=== Source material ===
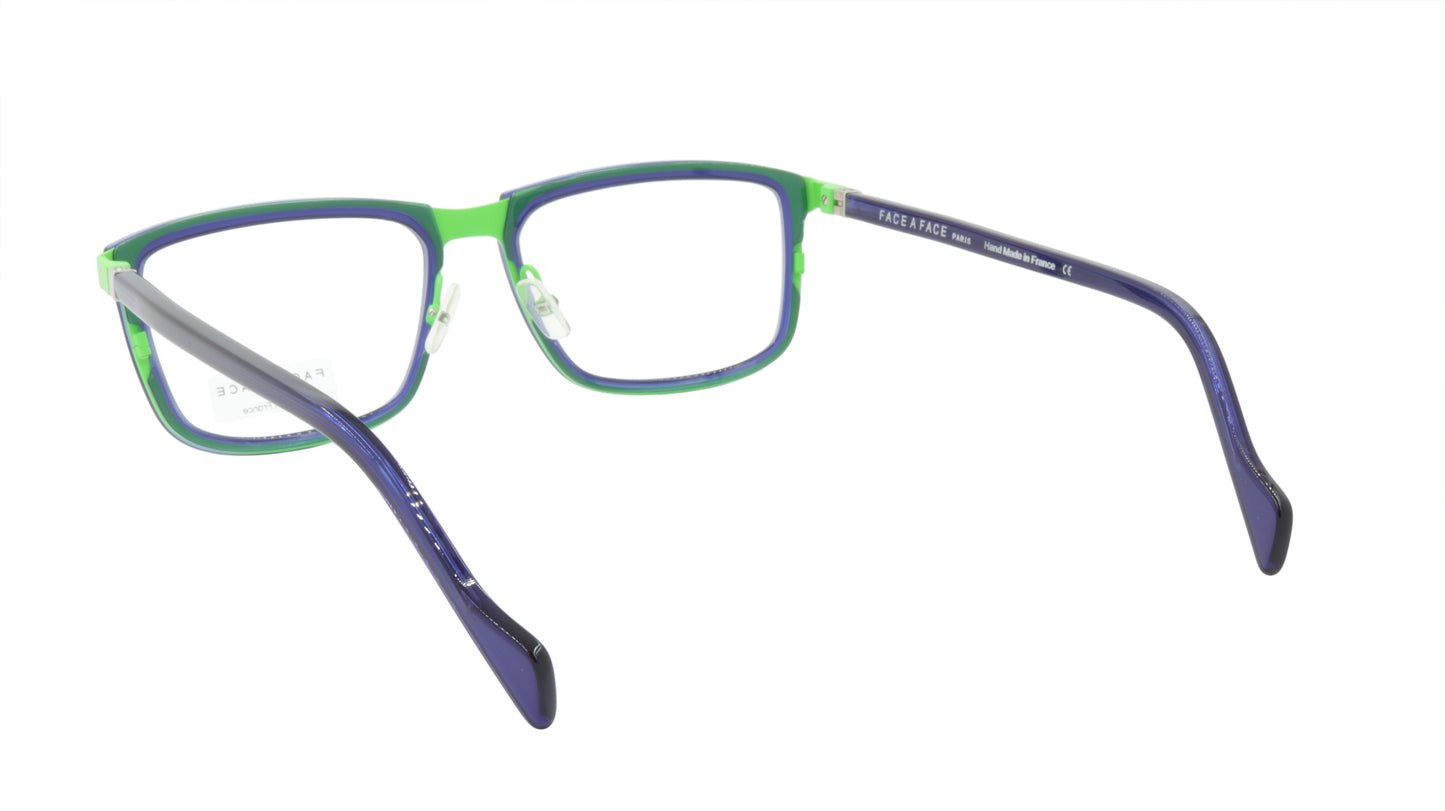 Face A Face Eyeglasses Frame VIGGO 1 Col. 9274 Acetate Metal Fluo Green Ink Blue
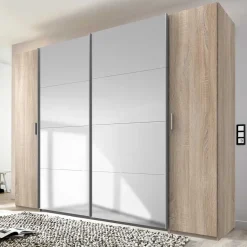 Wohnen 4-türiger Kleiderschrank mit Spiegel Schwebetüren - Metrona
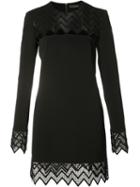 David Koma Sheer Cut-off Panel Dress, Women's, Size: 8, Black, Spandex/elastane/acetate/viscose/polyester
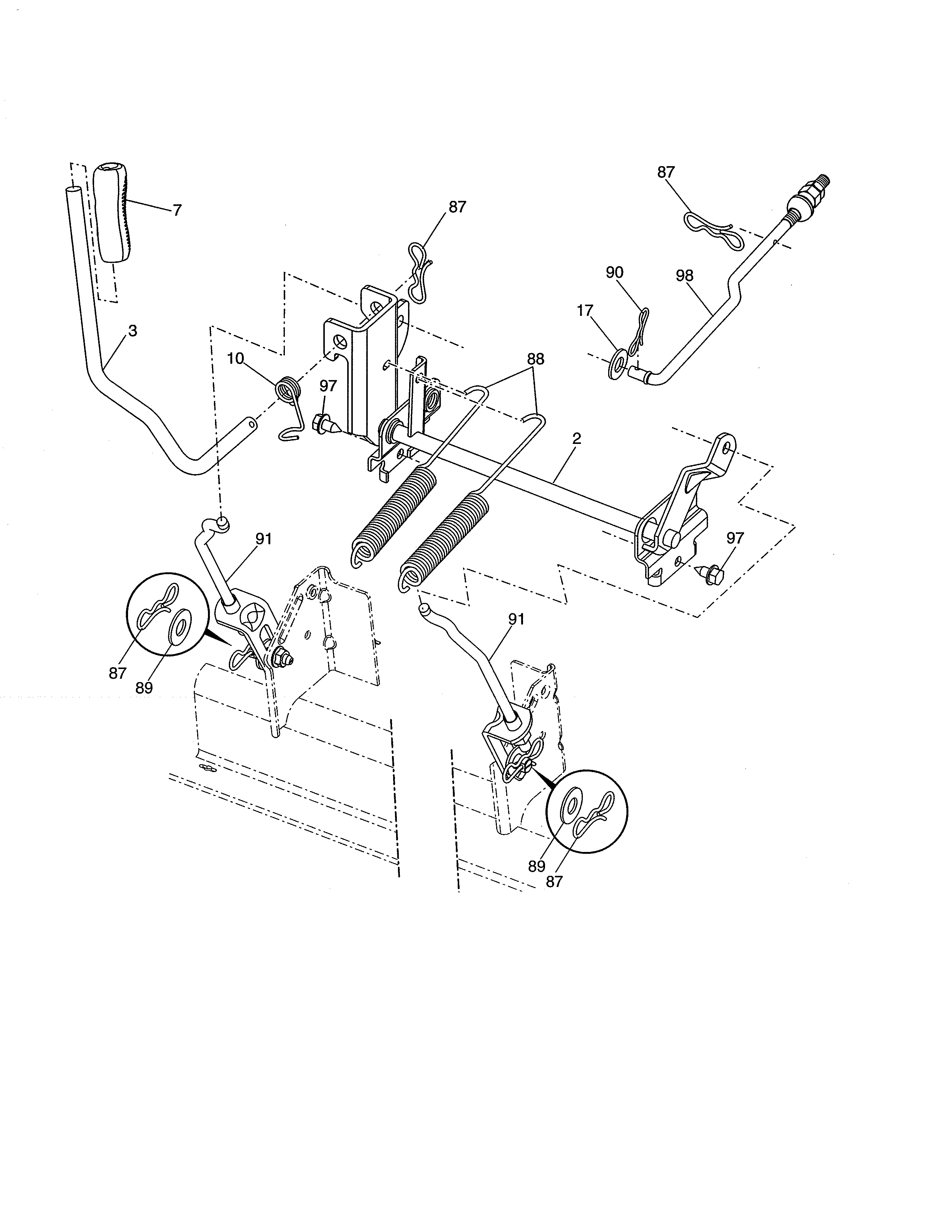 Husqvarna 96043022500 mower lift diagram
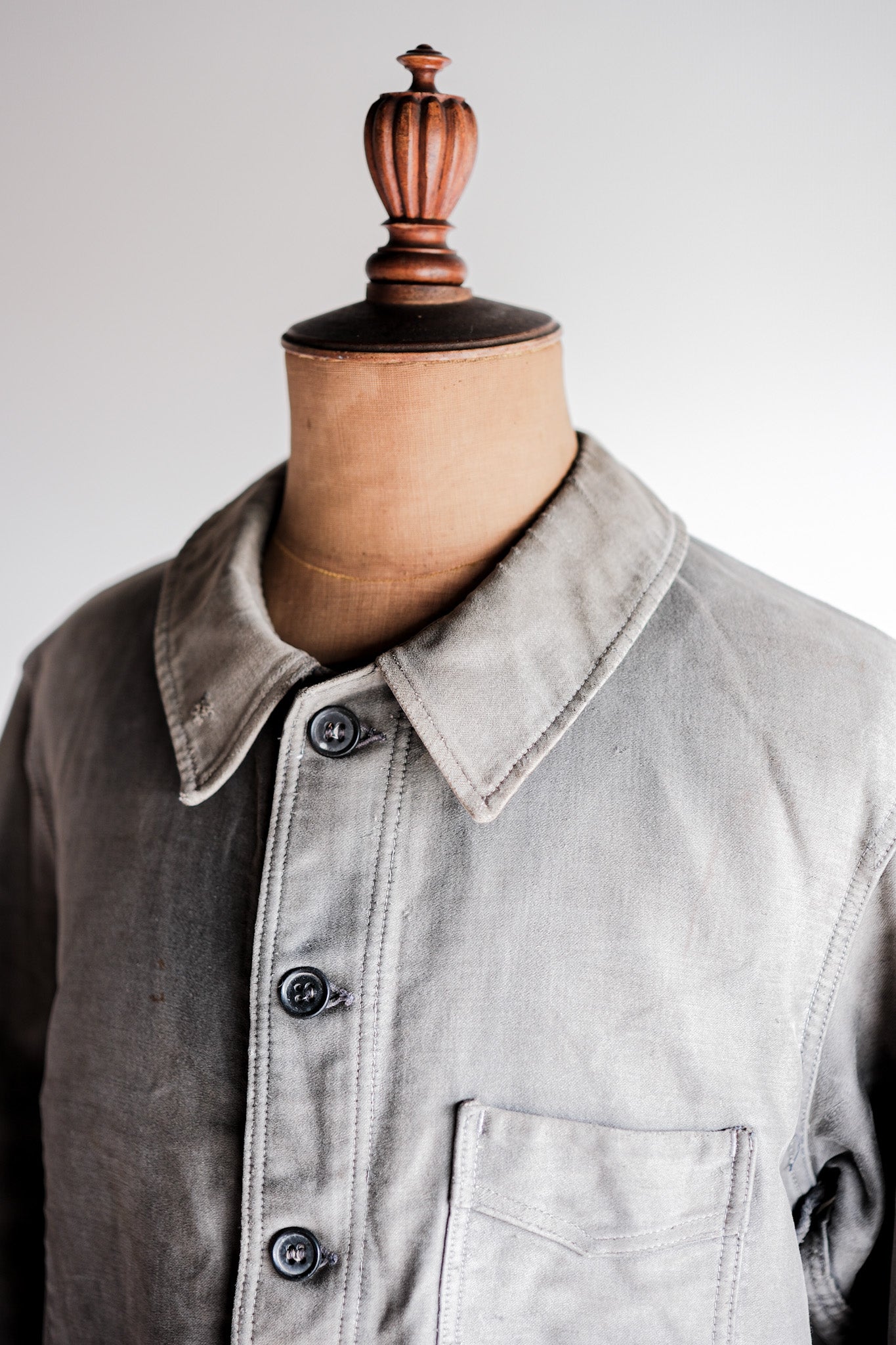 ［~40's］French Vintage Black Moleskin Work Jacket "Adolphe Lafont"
...
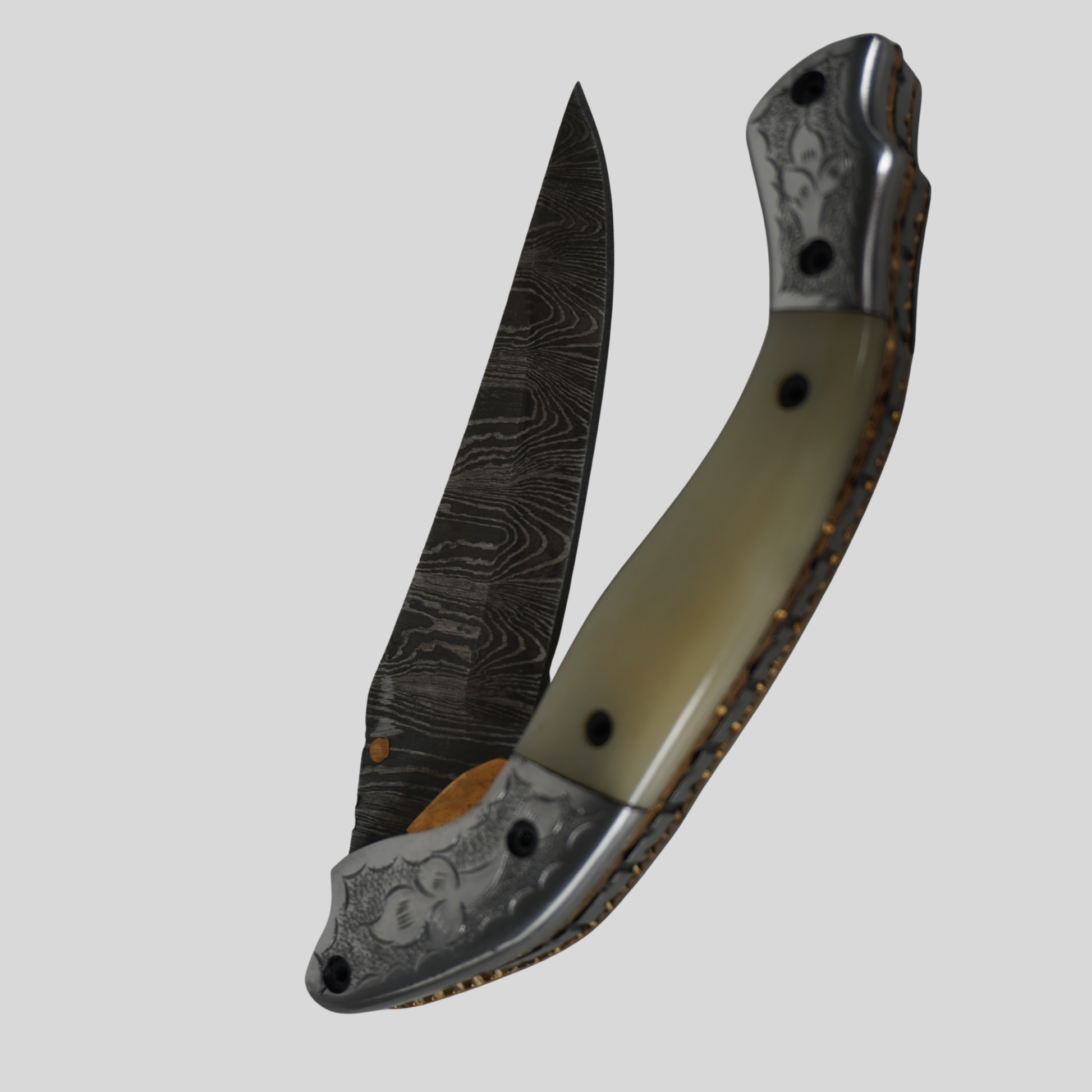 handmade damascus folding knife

=== Activity ===
Reproduce only the entries from the line containing "Face A Face" through the line containing "Husqvarna 96043022500 mower lift diagram", both included, substituting "Gown" for "Dress" and changing nothing else. Leave the pictures out.

=== Exercise answer ===
 Face A Face Eyeglasses Frame VIGGO 1 Col. 9274 Acetate Metal Fluo Green Ink Blue
 Wohnen 4-türiger Kleiderschrank mit Spiegel Schwebetüren - Metrona
 David Koma Sheer Cut-off Panel Gown, Women's, Size: 8, Black, Spandex/elastane/acetate/viscose/polyester
 Husqvarna 96043022500 mower lift diagram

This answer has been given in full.